═════ Data section
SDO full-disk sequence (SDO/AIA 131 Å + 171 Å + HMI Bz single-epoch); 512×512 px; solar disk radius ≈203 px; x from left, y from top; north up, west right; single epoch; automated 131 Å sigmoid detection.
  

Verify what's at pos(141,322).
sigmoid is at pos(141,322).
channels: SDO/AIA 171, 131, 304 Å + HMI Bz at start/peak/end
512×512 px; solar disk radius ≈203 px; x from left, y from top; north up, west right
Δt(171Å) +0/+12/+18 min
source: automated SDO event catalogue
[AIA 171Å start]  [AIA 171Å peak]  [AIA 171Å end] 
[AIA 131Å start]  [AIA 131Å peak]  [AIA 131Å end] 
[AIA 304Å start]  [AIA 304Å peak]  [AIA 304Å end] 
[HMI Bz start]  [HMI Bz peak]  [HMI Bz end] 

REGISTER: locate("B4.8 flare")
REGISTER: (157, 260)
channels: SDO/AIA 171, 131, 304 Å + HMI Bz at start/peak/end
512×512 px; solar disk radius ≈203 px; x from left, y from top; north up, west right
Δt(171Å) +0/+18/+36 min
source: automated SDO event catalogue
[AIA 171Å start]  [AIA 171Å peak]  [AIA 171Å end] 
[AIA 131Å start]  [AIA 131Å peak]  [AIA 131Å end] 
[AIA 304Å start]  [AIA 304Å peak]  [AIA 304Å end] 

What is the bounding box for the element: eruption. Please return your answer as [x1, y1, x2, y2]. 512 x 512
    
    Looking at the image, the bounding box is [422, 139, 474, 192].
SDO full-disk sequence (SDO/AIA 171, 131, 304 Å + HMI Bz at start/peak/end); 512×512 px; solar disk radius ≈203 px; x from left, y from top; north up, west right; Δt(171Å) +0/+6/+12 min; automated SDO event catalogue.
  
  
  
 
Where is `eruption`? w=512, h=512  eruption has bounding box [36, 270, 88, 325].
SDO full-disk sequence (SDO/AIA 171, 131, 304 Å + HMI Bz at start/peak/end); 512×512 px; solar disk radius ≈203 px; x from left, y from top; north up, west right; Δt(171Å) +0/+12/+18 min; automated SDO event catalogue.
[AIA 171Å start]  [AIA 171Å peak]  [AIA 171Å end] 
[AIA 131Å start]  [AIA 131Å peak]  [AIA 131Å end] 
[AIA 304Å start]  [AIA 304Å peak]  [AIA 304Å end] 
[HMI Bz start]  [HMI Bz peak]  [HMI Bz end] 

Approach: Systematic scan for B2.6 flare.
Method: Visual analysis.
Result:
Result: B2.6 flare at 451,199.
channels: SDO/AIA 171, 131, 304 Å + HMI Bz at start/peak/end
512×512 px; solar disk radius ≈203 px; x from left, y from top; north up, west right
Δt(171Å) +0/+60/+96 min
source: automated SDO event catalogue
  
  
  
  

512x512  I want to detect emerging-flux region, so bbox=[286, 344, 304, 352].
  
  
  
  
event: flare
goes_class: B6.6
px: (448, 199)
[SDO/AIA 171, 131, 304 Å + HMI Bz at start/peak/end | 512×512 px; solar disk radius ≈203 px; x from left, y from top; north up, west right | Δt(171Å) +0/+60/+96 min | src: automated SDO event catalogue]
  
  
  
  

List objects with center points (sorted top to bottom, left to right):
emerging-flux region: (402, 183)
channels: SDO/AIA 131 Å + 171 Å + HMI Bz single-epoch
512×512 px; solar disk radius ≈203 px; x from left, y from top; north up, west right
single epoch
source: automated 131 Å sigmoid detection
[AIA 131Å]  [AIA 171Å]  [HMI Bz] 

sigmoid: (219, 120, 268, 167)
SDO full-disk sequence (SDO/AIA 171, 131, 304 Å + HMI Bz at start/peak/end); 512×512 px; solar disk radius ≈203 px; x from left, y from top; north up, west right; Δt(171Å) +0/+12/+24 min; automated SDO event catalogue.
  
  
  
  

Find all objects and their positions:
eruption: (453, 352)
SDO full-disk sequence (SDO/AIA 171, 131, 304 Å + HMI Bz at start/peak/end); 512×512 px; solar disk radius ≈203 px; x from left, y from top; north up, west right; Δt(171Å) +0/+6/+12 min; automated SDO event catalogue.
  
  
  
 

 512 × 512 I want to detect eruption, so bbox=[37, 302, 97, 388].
══════════
Directions for this task: Copy out all the entries shown above, character for character.

Solution to the problem:
SDO full-disk sequence (SDO/AIA 131 Å + 171 Å + HMI Bz single-epoch); 512×512 px; solar disk radius ≈203 px; x from left, y from top; north up, west right; single epoch; automated 131 Å sigmoid detection.
  

Verify what's at pos(141,322).
sigmoid is at pos(141,322).
channels: SDO/AIA 171, 131, 304 Å + HMI Bz at start/peak/end
512×512 px; solar disk radius ≈203 px; x from left, y from top; north up, west right
Δt(171Å) +0/+12/+18 min
source: automated SDO event catalogue
[AIA 171Å start]  [AIA 171Å peak]  [AIA 171Å end] 
[AIA 131Å start]  [AIA 131Å peak]  [AIA 131Å end] 
[AIA 304Å start]  [AIA 304Å peak]  [AIA 304Å end] 
[HMI Bz start]  [HMI Bz peak]  [HMI Bz end] 

REGISTER: locate("B4.8 flare")
REGISTER: (157, 260)
channels: SDO/AIA 171, 131, 304 Å + HMI Bz at start/peak/end
512×512 px; solar disk radius ≈203 px; x from left, y from top; north up, west right
Δt(171Å) +0/+18/+36 min
source: automated SDO event catalogue
[AIA 171Å start]  [AIA 171Å peak]  [AIA 171Å end] 
[AIA 131Å start]  [AIA 131Å peak]  [AIA 131Å end] 
[AIA 304Å start]  [AIA 304Å peak]  [AIA 304Å end] 

What is the bounding box for the element: eruption. Please return your answer as [x1, y1, x2, y2]. 512 x 512
    
    Looking at the image, the bounding box is [422, 139, 474, 192].
SDO full-disk sequence (SDO/AIA 171, 131, 304 Å + HMI Bz at start/peak/end); 512×512 px; solar disk radius ≈203 px; x from left, y from top; north up, west right; Δt(171Å) +0/+6/+12 min; automated SDO event catalogue.
  
  
  
 
Where is `eruption`? w=512, h=512  eruption has bounding box [36, 270, 88, 325].
SDO full-disk sequence (SDO/AIA 171, 131, 304 Å + HMI Bz at start/peak/end); 512×512 px; solar disk radius ≈203 px; x from left, y from top; north up, west right; Δt(171Å) +0/+12/+18 min; automated SDO event catalogue.
[AIA 171Å start]  [AIA 171Å peak]  [AIA 171Å end] 
[AIA 131Å start]  [AIA 131Å peak]  [AIA 131Å end] 
[AIA 304Å start]  [AIA 304Å peak]  [AIA 304Å end] 
[HMI Bz start]  [HMI Bz peak]  [HMI Bz end] 

Approach: Systematic scan for B2.6 flare.
Method: Visual analysis.
Result:
Result: B2.6 flare at 451,199.
channels: SDO/AIA 171, 131, 304 Å + HMI Bz at start/peak/end
512×512 px; solar disk radius ≈203 px; x from left, y from top; north up, west right
Δt(171Å) +0/+60/+96 min
source: automated SDO event catalogue
  
  
  
  

512x512  I want to detect emerging-flux region, so bbox=[286, 344, 304, 352].
  
  
  
  
event: flare
goes_class: B6.6
px: (448, 199)
[SDO/AIA 171, 131, 304 Å + HMI Bz at start/peak/end | 512×512 px; solar disk radius ≈203 px; x from left, y from top; north up, west right | Δt(171Å) +0/+60/+96 min | src: automated SDO event catalogue]
  
  
  
  

List objects with center points (sorted top to bottom, left to right):
emerging-flux region: (402, 183)
channels: SDO/AIA 131 Å + 171 Å + HMI Bz single-epoch
512×512 px; solar disk radius ≈203 px; x from left, y from top; north up, west right
single epoch
source: automated 131 Å sigmoid detection
[AIA 131Å]  [AIA 171Å]  [HMI Bz] 

sigmoid: (219, 120, 268, 167)
SDO full-disk sequence (SDO/AIA 171, 131, 304 Å + HMI Bz at start/peak/end); 512×512 px; solar disk radius ≈203 px; x from left, y from top; north up, west right; Δt(171Å) +0/+12/+24 min; automated SDO event catalogue.
  
  
  
  

Find all objects and their positions:
eruption: (453, 352)
SDO full-disk sequence (SDO/AIA 171, 131, 304 Å + HMI Bz at start/peak/end); 512×512 px; solar disk radius ≈203 px; x from left, y from top; north up, west right; Δt(171Å) +0/+6/+12 min; automated SDO event catalogue.
  
  
  
 

 512 × 512 I want to detect eruption, so bbox=[37, 302, 97, 388].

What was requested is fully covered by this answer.